What about air travel?
By late morning on the US East Coast, airlines worldwide had canceled more than 1,500 flights, far fewer than the more than 5,100 cancellations on Friday, according to data from tracking service FlightAware.
Two-thirds of Saturday’s canceled flights were in the United States, where carriers scrambled to get planes and crews back in place after massive disruptions the previous day. According to travel data provider Cirium, US carriers canceled about 3.5% of their scheduled flights for Saturday. Only Australia was hit harder.
Canceled flights were about 1% in the UK, France and Brazil and about 2% in Canada, Italy and India among major air travel markets.
Robert Mann, a former airline executive now a consultant in the New York area, said it’s unclear why U.S. airlines suffered a disproportionate number of cancellations, but possible causes include a greater degree of technology outsourcing and greater exposure to Microsoft’s operating systems that received the faulty upgrade from CrowdStrike.
How are health systems holding up?
Health care systems affected by the outage faced closing clinics, canceling surgeries and appointments, and limited access to patient records.
Cedars-Sinai Medical Center in Los Angeles, California, said “steady progress has been made” in getting its servers back online and thanked its patients for their flexibility during the crisis.
“Our teams will be actively working throughout the weekend as we continue to resolve remaining issues in preparation for the start of the work week,” the hospital wrote in a statement. statement.
In Austria, a leading doctors’ organization said the shutdown exposed the vulnerability of reliance on digital systems. Harald Mayer, vice president of the Austrian Chamber of Physicians, said the outage shows that hospitals must have analog backups to protect patient care.
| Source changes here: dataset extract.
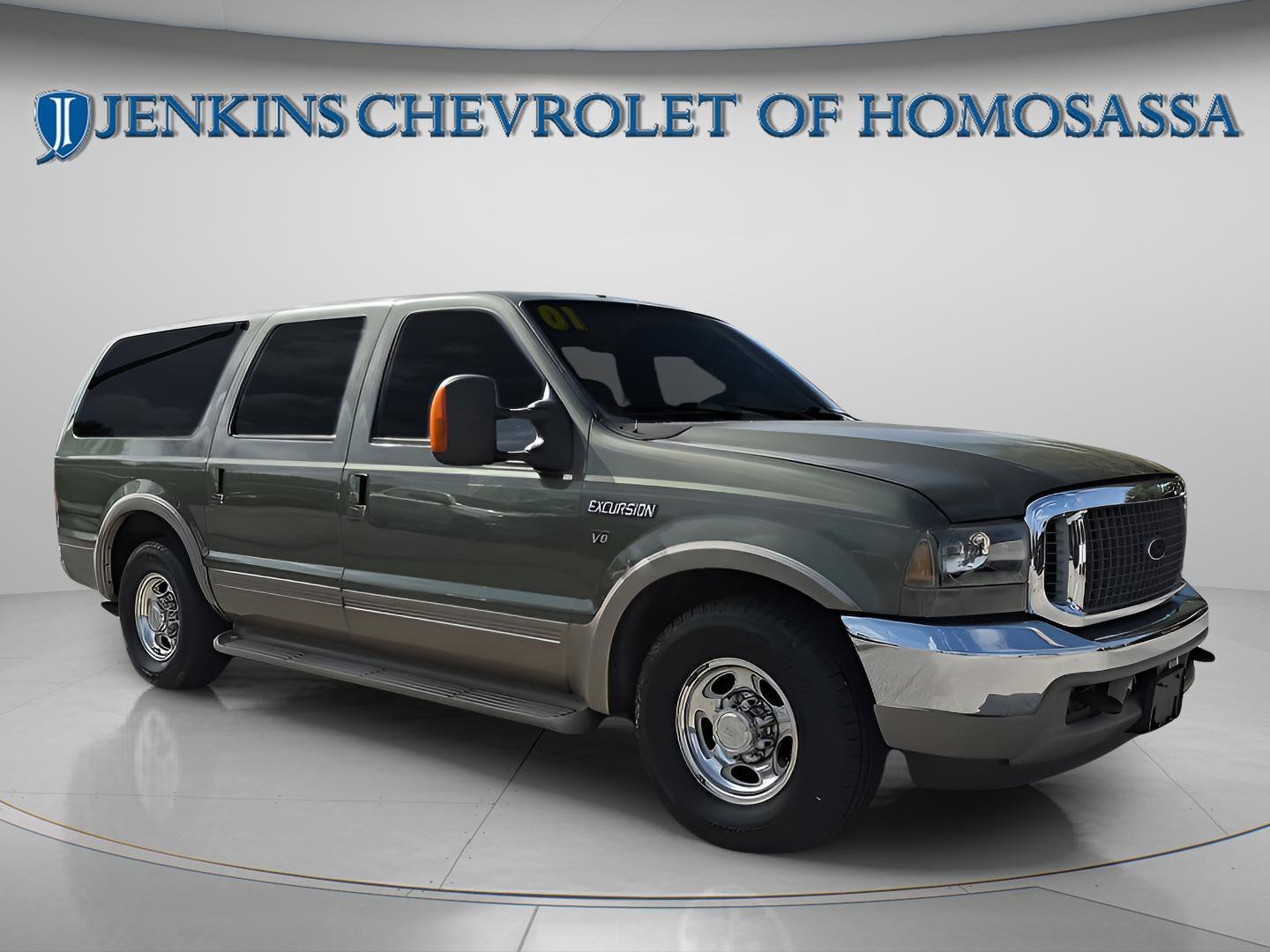 2001 Ford Excursion Limited's photo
The organization also called on governments to impose high standards on the protection and security of patient data and on health providers to train staff and establish crisis management systems.
“Fortunately, where there were problems, they were kept small and short-lived and many areas of care were not affected” in Austria, Mayer said.
The Schleswig-Holstein University Hospital in northern Germany, which canceled all elective operations on Friday, said on Saturday that systems were gradually being restored and that elective surgery could continue until Monday.